Published 13/07/2016

A documentary film following young American students on a road trip through the southern United States will be released this autumn as part of a trilogy aimed at exploring race and multiculturalism through education.

The feature-length film American Textures was directed by Arnd Wächter as the third film following previous documentaries Crossing Borders and The Dialogue released through his charity Crossing Borders Education.

The newest film diverges from the trilogy’s first films that show American study abroad students interacting with Muslim and Chinese peers in Morocco and China. American Textures follows six black, white and latino American students as they explore the historical hotbed of America’s racial divide.

“The whole idea is to provide intercultural learning through intercultural issues and diversity issues back home”

“The first two are very focused on intercultural education and also the field of study abroad,” Wächter told The PIE News. To make the third film, he said he wanted to address the 98% of US students who don’t study abroad.

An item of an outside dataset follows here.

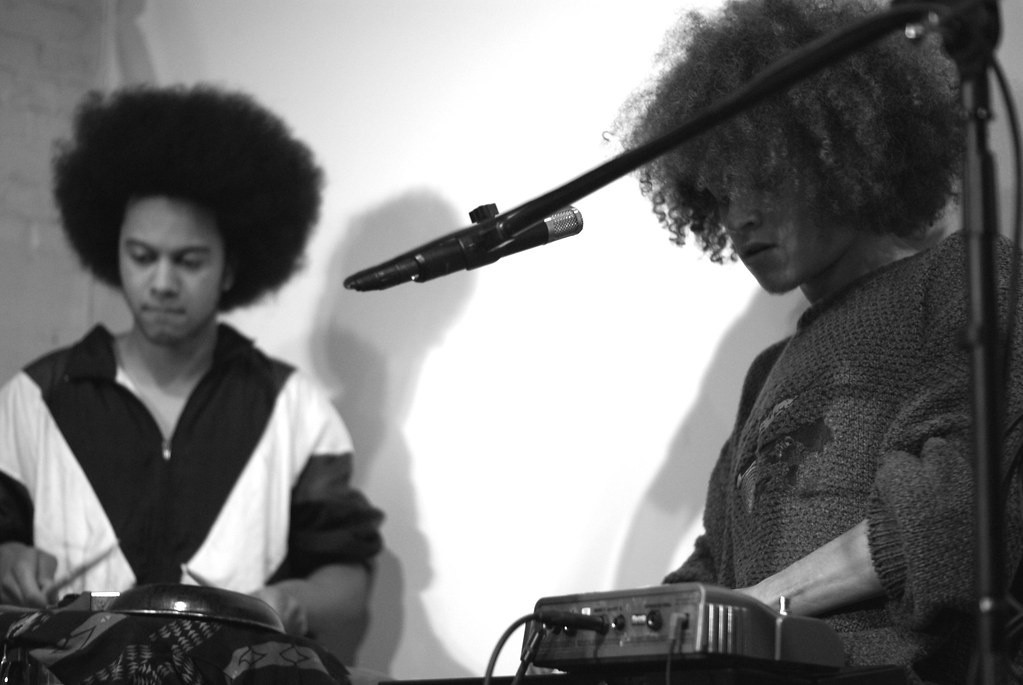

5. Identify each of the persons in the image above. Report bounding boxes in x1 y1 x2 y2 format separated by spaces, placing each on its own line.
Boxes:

Wächter said he was inspired by the media attention around police violence sparked by the shooting of an unarmed black teenager in Ferguson, Missouri last year and the resignation of the president of University of Missouri over the mishandling of racist incidences on campus.

“The whole idea is to provide intercultural learning through intercultural issues and diversity issues back home.”

Despite the US-centric context, Wächter argues that students around the world will be able to relate to the diversity challenges shown in the film.

“That is not just true for the United States, Britain has their cases of that, many European countries are now getting it fresh through the refugee crisis. So we see that very direct link as well to how to deal with internal diversity and tensions around that and intercultural skills, communication skills when it comes to diversity within our countries.”

Like the other two films, CBE has also developed educational “toolkits” that educators can purchase to create seminars and discussion groups on campus alongside screenings of the film.

CBE worked with the New York Film academy, National Geographic and SIT Graduate Institute to produce the film. Wächter said he aims to release it to festivals this autumn/winter and to screen it on some 500 US campuses in the spring.